Sunday 5 December 2010

Automated per session task groups comment.

Against my better judgement I sent an email to lkml. Here's the transcript since it summarises my position.

---
Greets.

I applaud your efforts to continue addressing interactivity and responsiveness but, I know I'm going to regret this, I feel strongly enough to speak up about this change.

On Sun, 5 Dec 2010 10:43:44 Colin Walters wrote:
> On Sat, Dec 4, 2010 at 5:39 PM, Linus Torvalds
> wrote:
> > What's your point again? It's a heuristic.
>
> So if it's a heuristic the OS can get wrong,

This is precisely what I see as the flaw in this approach. The whole reason you have CFS now is that we had a scheduler which was pretty good for all the other things in the O(1) scheduler, but needed heuristics to get interactivity right. I put them there. Then I spent the next few years trying to find a way to get rid of them. The reason is precisely what Colin says above. Heuristics get it wrong sometimes. So no matter how smart you think your heuristics are, it is impossible to get it right 100% of the time. If the heuristics make it better 99% of the time, and introduce disastrous corner cases, regressions and exploits 1% of the time, that's unforgivable. That's precisely what we had with the old O(1) scheduler and that's what you got rid of when you put CFS into mainline. The whole reason CFS was better was it was mostly fair and concentrated on ensuring decent latency rather than trying to guess what would be right, so it was predictable and reliable.

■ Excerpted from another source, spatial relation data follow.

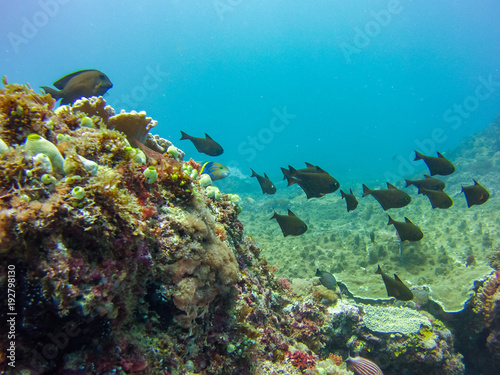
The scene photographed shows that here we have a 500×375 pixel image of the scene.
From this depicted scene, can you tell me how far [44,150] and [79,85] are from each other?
3.39 m

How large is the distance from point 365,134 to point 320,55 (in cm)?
5208

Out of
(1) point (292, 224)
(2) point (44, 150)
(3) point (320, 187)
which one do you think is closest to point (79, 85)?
(2) point (44, 150)

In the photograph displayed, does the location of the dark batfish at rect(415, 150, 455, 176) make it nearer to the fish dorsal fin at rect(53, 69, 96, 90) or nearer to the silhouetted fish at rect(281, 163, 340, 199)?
the silhouetted fish at rect(281, 163, 340, 199)

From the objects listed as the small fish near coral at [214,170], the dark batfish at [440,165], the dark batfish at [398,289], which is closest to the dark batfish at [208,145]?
the small fish near coral at [214,170]

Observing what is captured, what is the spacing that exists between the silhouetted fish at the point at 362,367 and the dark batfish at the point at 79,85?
6.53 meters

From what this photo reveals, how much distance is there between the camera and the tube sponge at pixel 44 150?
1.63 meters

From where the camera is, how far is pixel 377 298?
6.18 meters

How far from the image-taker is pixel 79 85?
4.21 metres

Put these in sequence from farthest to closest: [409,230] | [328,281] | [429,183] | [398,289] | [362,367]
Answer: [429,183]
[328,281]
[409,230]
[398,289]
[362,367]

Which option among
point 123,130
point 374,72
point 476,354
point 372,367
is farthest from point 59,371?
point 374,72

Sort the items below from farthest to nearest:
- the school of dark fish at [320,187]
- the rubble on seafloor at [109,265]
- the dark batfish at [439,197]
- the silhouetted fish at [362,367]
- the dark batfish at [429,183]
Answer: the dark batfish at [429,183] < the dark batfish at [439,197] < the school of dark fish at [320,187] < the silhouetted fish at [362,367] < the rubble on seafloor at [109,265]

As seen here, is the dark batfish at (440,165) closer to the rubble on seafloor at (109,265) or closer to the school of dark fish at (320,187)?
the school of dark fish at (320,187)

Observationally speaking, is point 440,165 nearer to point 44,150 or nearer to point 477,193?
point 477,193

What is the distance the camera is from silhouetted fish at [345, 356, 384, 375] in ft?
13.5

So if you introduce heuristics once again into the scheduler to try and improve the desktop by unfairly distributing CPU, you will go back to where you once were. Mostly better but sometimes really badly wrong. No matter how smart you think you can be with heuristics they cannot be right all the time. And there are regressions with these tty followed by per session group patches. Search forums where desktop users go and you'll see that people are afraid to speak up on lkml but some users are having mplayer and amarok skipping under light load when trying them. You want to program more intelligence in to work around these regressions, you'll just get yourself deeper and deeper into the same quagmire. The 'quick fix' you seek now is not something you should be defending so vehemently. The "I have a solution now" just doesn't make sense in this light. I for one do not welcome our new heuristic overlords.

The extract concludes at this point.